La troisième partie est celle de la « Rébellion » face au tout asilaire. L’auteur reprend les apports permis par des poètes et des littéraires pour poser la question de la folie d’un point anthropologique. Pour montrer même, à l’instar du travail de Karl Jaspers, le lien entre folie et créativité – le philosophe évoque le peintre Van Gogh et le littérateur August Strindberg. À cette époque de remise en question, explique Coupechoux, les réflexions des spécialistes de la folie, qu’ils soient tenants de l’organiciste, de la psychogenèse ou de la sociogenèse, vont permettre d’appréhender la folie comme un sujet. Advient alors une période que l’auteur relate dans une quatrième partie intitulée « Révolution » qui renvoie au processus de désaliénation. Le désaliénisme repose, rappelle-t-il, sur la volonté de mettre le sujet sur le devant de la scène. Difficilement tant il est vrai que les « comportements aliénatoires sont ancrés en nous et s’insinuent à notre insu : il n’est pas simple de considérer Monsieur Untel, schizophrène, comme une personne. Ils montrent aussi combien ces comportements, qui peuvent aller jusqu’au rejet, relèvent d’une longue histoire, combien ils sont enracinés dans notre culture et donc difficiles à combattre ». Dans la cinquième et dernière partie, l’auteur en vient à la situation actuelle qu’il analyse, décortique, critique.

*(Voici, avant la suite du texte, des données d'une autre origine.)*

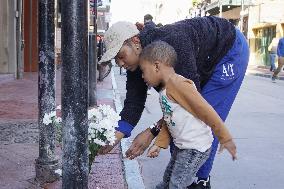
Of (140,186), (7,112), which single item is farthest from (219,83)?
(7,112)

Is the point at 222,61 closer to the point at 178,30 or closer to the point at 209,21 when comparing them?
the point at 209,21

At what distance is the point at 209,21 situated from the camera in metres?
3.61

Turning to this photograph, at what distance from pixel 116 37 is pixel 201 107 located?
2.10 feet

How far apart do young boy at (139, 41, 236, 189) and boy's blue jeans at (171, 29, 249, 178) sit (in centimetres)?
43

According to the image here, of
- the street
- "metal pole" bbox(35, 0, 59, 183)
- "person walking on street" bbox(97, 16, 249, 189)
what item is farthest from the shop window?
"person walking on street" bbox(97, 16, 249, 189)

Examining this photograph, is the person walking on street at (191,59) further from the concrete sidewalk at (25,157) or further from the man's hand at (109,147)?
the concrete sidewalk at (25,157)

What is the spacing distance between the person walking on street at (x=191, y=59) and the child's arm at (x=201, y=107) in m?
0.16

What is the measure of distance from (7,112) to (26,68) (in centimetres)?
1085

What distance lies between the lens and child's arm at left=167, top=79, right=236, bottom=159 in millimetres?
3010

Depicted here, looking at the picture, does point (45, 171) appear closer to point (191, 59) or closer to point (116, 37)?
point (116, 37)

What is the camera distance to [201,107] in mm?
3014

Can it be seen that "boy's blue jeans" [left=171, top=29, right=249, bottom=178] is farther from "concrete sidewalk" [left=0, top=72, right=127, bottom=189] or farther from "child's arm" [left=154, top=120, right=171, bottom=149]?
"concrete sidewalk" [left=0, top=72, right=127, bottom=189]

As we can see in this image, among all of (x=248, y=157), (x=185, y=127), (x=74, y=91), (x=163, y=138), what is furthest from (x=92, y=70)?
(x=74, y=91)

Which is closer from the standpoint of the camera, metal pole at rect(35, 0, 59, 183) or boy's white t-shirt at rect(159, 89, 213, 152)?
boy's white t-shirt at rect(159, 89, 213, 152)
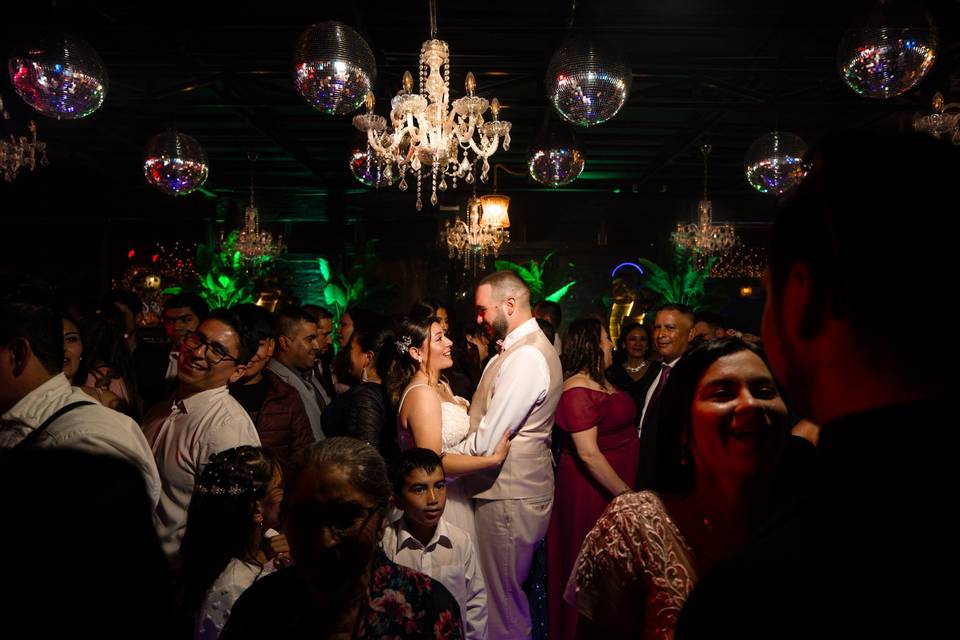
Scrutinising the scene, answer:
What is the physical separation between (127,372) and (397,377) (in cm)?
158

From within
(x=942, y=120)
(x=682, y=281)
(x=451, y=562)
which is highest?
(x=942, y=120)

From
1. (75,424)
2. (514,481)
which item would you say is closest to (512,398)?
(514,481)

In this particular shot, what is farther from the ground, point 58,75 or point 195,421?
point 58,75

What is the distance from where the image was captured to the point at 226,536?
6.36 feet

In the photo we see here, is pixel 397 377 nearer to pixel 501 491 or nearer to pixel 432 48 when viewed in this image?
pixel 501 491

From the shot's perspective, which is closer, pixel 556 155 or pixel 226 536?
pixel 226 536

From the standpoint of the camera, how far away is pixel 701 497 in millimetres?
1507

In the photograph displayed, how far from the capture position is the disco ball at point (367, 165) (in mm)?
4805

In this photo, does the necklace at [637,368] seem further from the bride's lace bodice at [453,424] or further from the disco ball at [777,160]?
the bride's lace bodice at [453,424]

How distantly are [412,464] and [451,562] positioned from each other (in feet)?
1.42

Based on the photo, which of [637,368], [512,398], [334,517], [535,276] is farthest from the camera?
[535,276]

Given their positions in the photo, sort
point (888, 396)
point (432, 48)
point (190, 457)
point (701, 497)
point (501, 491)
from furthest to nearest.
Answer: point (432, 48), point (501, 491), point (190, 457), point (701, 497), point (888, 396)

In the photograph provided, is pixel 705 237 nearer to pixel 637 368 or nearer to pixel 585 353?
pixel 637 368

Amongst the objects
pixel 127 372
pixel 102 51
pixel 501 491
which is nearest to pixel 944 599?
pixel 501 491
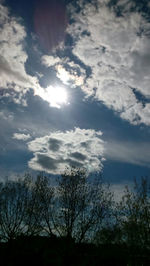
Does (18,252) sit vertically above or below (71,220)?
below

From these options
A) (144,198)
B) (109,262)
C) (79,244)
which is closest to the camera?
(109,262)

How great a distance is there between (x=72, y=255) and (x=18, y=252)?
491 cm

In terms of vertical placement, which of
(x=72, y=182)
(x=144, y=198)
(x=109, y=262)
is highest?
(x=72, y=182)

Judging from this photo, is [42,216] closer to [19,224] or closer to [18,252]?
[19,224]

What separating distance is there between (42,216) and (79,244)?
234 inches

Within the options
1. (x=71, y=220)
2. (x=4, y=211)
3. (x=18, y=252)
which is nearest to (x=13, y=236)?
(x=4, y=211)

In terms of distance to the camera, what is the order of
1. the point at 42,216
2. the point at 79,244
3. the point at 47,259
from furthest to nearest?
the point at 42,216 < the point at 79,244 < the point at 47,259

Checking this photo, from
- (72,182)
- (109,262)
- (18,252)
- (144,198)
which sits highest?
(72,182)

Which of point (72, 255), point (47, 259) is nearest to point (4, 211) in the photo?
point (72, 255)

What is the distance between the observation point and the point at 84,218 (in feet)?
75.7

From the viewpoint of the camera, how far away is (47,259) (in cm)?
1162

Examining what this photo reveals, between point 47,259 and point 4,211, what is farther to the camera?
point 4,211

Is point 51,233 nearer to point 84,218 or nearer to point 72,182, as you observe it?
point 84,218

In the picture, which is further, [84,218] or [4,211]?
[4,211]
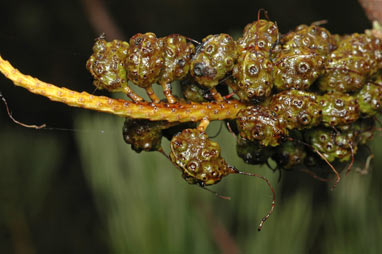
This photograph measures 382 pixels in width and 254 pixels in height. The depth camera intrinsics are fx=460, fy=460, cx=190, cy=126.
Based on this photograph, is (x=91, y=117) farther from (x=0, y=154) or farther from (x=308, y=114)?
(x=308, y=114)

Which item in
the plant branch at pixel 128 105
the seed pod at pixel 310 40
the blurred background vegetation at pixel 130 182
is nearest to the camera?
the plant branch at pixel 128 105

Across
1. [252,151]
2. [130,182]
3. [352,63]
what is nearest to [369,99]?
[352,63]

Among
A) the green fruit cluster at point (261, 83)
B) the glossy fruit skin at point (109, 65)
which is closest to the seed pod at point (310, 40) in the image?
the green fruit cluster at point (261, 83)

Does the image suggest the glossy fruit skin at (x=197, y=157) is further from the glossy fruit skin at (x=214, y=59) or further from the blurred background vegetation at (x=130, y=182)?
the blurred background vegetation at (x=130, y=182)

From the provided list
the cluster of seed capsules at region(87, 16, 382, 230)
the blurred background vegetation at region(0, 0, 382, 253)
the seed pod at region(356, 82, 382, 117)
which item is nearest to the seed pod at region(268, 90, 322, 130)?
the cluster of seed capsules at region(87, 16, 382, 230)

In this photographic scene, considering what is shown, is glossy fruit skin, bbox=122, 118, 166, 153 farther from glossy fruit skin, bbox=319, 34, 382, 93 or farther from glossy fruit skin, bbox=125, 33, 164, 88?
glossy fruit skin, bbox=319, 34, 382, 93

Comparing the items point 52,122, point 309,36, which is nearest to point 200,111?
point 309,36
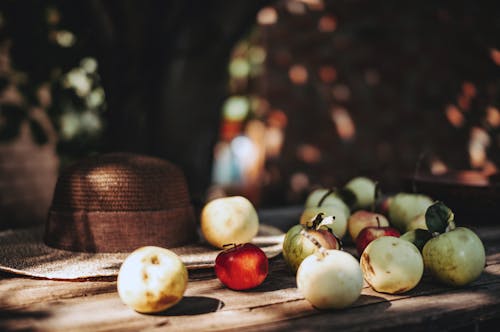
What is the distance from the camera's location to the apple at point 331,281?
3.67 ft

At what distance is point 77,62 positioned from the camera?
2.58 metres

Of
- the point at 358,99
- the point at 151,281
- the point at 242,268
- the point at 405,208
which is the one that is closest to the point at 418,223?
the point at 405,208

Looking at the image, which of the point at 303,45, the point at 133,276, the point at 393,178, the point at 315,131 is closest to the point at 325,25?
the point at 303,45

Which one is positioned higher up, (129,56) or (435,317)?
(129,56)

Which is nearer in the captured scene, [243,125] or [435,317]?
[435,317]

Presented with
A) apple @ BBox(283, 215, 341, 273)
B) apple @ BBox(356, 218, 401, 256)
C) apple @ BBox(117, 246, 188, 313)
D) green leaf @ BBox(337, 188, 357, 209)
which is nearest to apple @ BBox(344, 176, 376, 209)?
green leaf @ BBox(337, 188, 357, 209)

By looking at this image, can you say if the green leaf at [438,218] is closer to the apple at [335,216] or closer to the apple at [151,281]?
the apple at [335,216]

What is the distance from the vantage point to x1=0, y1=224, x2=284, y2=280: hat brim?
1389 mm

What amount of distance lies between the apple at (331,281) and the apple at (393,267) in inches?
4.5

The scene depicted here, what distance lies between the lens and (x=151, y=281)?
1104 mm

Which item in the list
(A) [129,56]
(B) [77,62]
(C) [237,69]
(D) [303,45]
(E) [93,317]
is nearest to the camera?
(E) [93,317]

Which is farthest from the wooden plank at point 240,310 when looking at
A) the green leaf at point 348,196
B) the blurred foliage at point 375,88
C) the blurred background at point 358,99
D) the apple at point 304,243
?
the blurred foliage at point 375,88

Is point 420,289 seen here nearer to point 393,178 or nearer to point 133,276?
point 133,276

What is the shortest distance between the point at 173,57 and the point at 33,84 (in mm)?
848
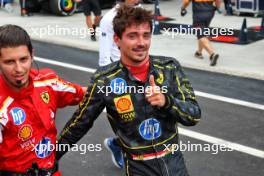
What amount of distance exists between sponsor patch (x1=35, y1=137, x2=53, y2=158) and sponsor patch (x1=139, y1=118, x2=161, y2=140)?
635 millimetres

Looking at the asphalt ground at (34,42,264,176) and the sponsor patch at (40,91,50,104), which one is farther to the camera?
the asphalt ground at (34,42,264,176)

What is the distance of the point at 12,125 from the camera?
3008 mm

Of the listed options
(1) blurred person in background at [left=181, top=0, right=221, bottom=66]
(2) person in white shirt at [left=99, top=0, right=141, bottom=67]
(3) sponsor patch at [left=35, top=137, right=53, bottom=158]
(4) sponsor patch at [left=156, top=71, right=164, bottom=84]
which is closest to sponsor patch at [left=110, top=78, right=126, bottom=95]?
(4) sponsor patch at [left=156, top=71, right=164, bottom=84]

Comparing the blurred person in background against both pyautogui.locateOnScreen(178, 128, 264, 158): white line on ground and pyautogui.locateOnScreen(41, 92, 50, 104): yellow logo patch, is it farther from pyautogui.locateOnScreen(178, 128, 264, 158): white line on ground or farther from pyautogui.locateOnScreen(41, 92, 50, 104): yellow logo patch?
pyautogui.locateOnScreen(41, 92, 50, 104): yellow logo patch

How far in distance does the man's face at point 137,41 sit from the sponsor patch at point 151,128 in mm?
390

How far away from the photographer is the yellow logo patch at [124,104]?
3.01 meters

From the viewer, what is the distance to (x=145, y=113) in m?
3.00

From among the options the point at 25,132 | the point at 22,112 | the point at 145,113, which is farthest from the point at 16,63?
the point at 145,113

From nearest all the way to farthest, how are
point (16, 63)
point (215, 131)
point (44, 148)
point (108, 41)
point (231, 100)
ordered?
point (16, 63) < point (44, 148) < point (108, 41) < point (215, 131) < point (231, 100)

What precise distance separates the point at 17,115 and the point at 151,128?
0.86 metres

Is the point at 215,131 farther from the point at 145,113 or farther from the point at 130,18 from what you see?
the point at 130,18

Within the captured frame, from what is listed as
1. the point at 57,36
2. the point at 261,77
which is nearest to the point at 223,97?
the point at 261,77

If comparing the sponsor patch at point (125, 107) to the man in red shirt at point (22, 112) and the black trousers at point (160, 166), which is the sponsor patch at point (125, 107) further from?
the man in red shirt at point (22, 112)

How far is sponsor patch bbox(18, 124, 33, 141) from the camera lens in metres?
3.03
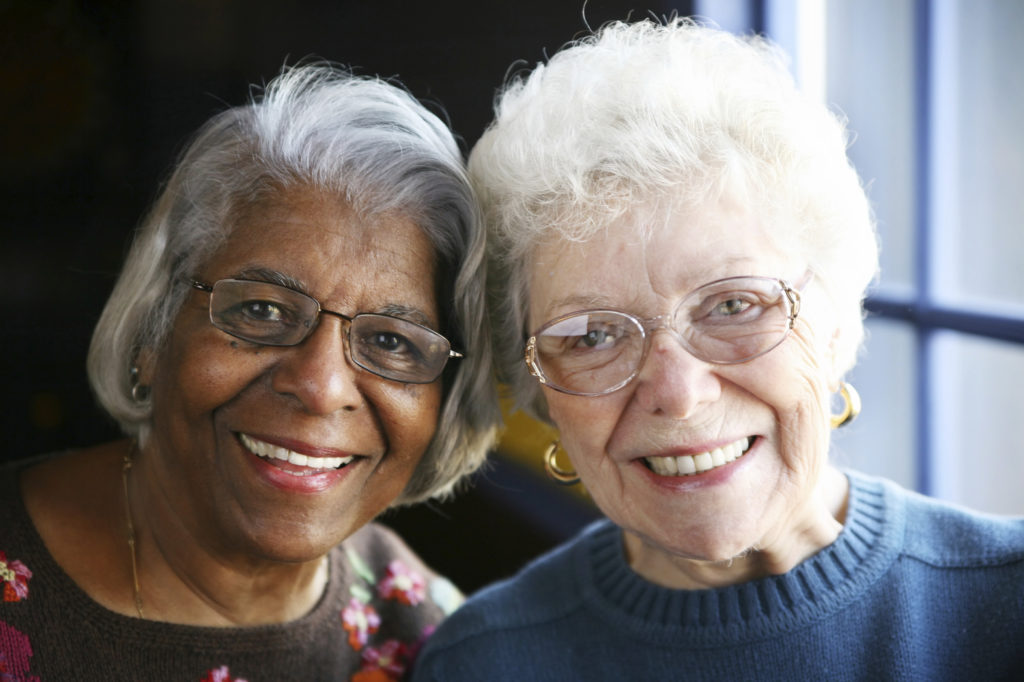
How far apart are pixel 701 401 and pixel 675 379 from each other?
0.05 metres

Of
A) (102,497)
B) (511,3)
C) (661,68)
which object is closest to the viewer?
(661,68)

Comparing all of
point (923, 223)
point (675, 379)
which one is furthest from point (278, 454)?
point (923, 223)

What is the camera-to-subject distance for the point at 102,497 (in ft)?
5.87

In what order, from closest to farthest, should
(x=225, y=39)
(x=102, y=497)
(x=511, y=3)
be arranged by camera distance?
(x=102, y=497) < (x=511, y=3) < (x=225, y=39)

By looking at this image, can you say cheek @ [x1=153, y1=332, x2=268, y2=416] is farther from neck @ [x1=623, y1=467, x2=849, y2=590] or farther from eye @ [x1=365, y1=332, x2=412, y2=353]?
neck @ [x1=623, y1=467, x2=849, y2=590]

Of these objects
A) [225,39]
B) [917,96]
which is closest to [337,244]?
[917,96]

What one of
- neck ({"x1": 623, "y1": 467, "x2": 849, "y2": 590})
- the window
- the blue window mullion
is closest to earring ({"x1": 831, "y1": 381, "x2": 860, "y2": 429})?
neck ({"x1": 623, "y1": 467, "x2": 849, "y2": 590})

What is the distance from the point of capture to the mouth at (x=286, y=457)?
159cm

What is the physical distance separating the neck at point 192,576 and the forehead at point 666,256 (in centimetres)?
77

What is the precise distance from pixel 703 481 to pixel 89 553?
1.11 metres

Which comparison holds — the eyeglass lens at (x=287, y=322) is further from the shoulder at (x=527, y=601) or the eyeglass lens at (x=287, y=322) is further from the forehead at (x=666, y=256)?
the shoulder at (x=527, y=601)

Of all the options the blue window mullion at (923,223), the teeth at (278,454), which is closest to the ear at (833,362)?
the blue window mullion at (923,223)

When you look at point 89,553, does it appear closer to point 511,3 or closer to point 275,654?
point 275,654

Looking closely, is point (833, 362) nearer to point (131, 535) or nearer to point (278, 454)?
point (278, 454)
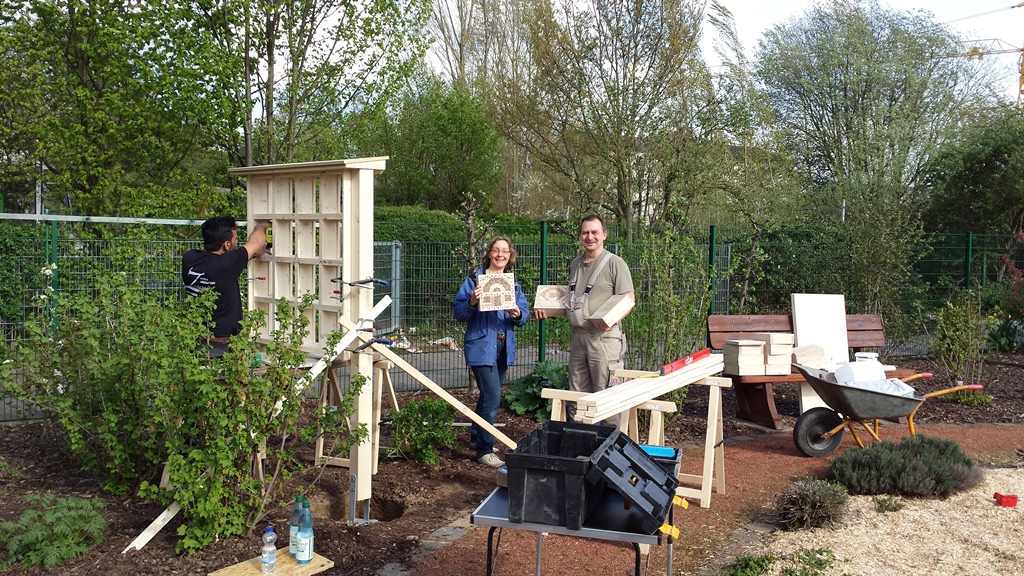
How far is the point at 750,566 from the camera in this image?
173 inches

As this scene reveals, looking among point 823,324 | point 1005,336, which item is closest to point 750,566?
point 823,324

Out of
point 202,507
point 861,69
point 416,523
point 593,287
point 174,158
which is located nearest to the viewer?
point 202,507

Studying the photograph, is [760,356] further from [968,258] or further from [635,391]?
[968,258]

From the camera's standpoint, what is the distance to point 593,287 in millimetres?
6016

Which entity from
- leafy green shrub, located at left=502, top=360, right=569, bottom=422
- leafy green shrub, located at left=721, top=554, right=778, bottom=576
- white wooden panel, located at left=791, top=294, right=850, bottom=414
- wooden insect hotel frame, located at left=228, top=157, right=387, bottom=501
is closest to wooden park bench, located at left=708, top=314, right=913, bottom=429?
white wooden panel, located at left=791, top=294, right=850, bottom=414

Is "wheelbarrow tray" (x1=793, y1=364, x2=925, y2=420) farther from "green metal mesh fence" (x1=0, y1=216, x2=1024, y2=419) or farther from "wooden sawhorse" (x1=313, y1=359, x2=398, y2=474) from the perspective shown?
"wooden sawhorse" (x1=313, y1=359, x2=398, y2=474)

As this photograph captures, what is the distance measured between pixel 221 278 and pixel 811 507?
162 inches

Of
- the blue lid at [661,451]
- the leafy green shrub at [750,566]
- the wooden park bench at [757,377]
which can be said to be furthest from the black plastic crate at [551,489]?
the wooden park bench at [757,377]

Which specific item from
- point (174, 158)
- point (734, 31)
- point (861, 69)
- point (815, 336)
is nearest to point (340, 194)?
point (815, 336)

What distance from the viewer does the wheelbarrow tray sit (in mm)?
6457

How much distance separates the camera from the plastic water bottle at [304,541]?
4.22 metres

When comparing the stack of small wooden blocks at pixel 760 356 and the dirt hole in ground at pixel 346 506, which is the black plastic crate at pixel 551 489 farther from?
the stack of small wooden blocks at pixel 760 356

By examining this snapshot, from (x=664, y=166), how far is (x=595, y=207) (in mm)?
1819

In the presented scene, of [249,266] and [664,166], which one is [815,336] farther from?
[664,166]
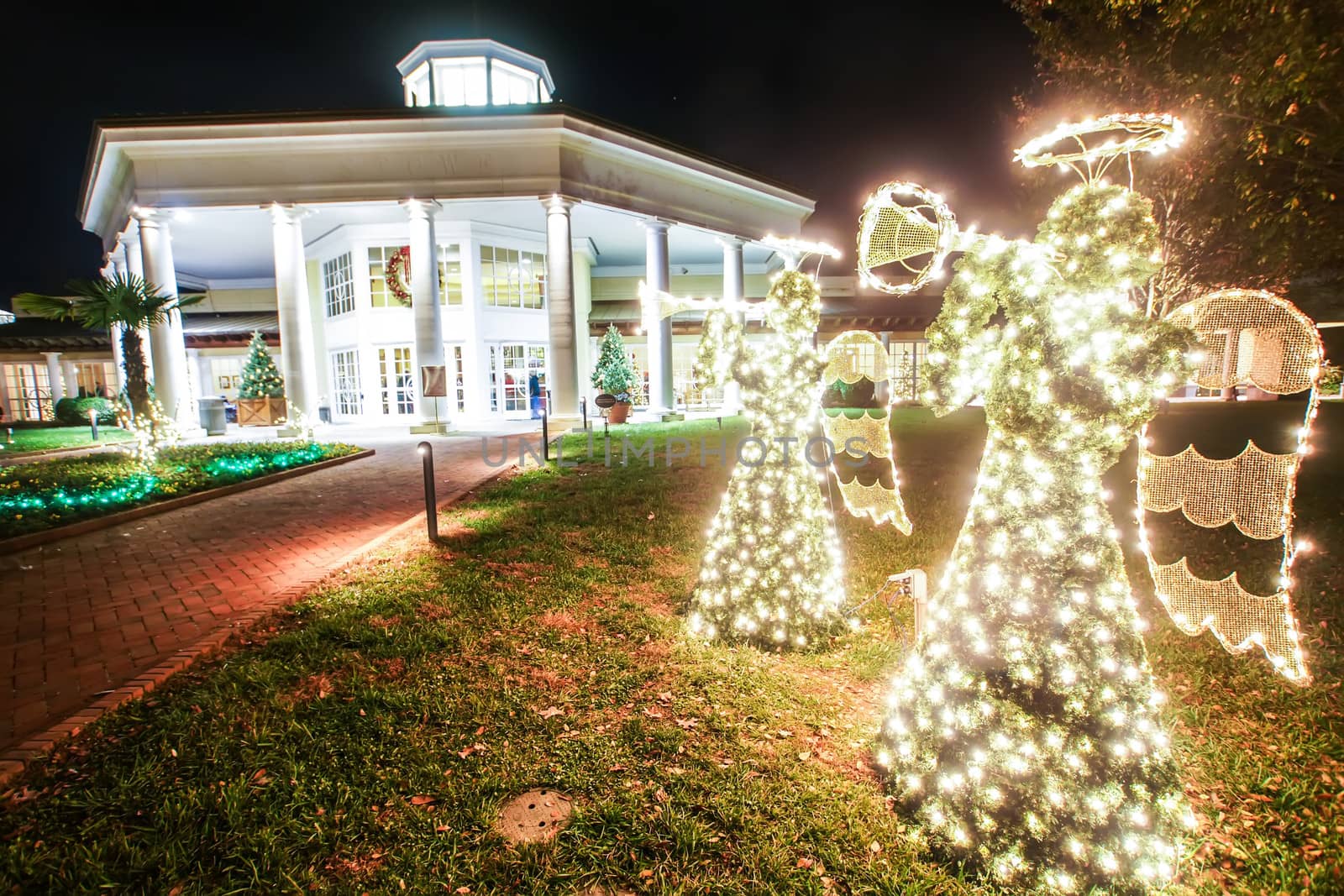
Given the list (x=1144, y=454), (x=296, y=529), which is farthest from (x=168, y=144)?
(x=1144, y=454)

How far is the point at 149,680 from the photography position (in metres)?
3.24

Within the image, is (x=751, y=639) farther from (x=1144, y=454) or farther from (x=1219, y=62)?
(x=1219, y=62)

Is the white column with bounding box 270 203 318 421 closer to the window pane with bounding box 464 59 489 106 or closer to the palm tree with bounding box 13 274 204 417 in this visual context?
the palm tree with bounding box 13 274 204 417

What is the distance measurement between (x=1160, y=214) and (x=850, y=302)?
1544cm

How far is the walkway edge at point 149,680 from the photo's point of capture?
2.62 m

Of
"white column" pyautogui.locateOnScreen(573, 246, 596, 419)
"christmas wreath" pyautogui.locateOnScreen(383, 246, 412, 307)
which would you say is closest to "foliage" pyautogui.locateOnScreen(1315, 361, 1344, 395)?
"white column" pyautogui.locateOnScreen(573, 246, 596, 419)

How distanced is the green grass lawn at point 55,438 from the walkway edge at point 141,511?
28.0ft

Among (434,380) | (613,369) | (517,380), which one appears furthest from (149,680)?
(517,380)

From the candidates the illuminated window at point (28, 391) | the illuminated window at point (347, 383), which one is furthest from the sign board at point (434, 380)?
the illuminated window at point (28, 391)

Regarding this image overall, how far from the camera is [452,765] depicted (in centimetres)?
271

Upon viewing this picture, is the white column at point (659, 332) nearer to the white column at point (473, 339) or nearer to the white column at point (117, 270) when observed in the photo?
the white column at point (473, 339)

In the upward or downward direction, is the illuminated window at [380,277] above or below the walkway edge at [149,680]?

De nos jours, on ne parle plus de psychiatrie, mais de santé mentale, ce changement favorisant, selon l’auteur, la création d’un individu de marché, adaptable et sans prise réelle sur les choses. L’évolution décrite suivrait la ligne suivante : avec l’asile on enferme ; ensuite vient un temps où l’on permet aux personnes d’exister à l’extérieur ; enfin, on en vient à la période actuelle caractérisée par la notion de santé mentale, où l’on gère des populations. Une société de contrôle en somme. En même temps, explique l’auteur, on abandonne le soin. « Notre monde considère désormais l’individu comme une pure ressource humaine, et pas seulement au sein de l’entreprise, mais dans la société tout entière, sa valeur étant graduée […]. » Il reprend la remarque d’une ministre française qui s’exprimait ainsi : « Un habitant sur quatre souffre de troubles mentaux. Que se passe-t-il si nous mettons entre parenthèses un quart de notre potentiel de ressources humaines ? Nous nous disqualifions totalement de la compétition économique. » N’est-ce pas ainsi l’être humain qui tout simplement disparaît ? questionne P. Coupechoux pour qui l’économie de la folie renvoie à une question éminemment politique.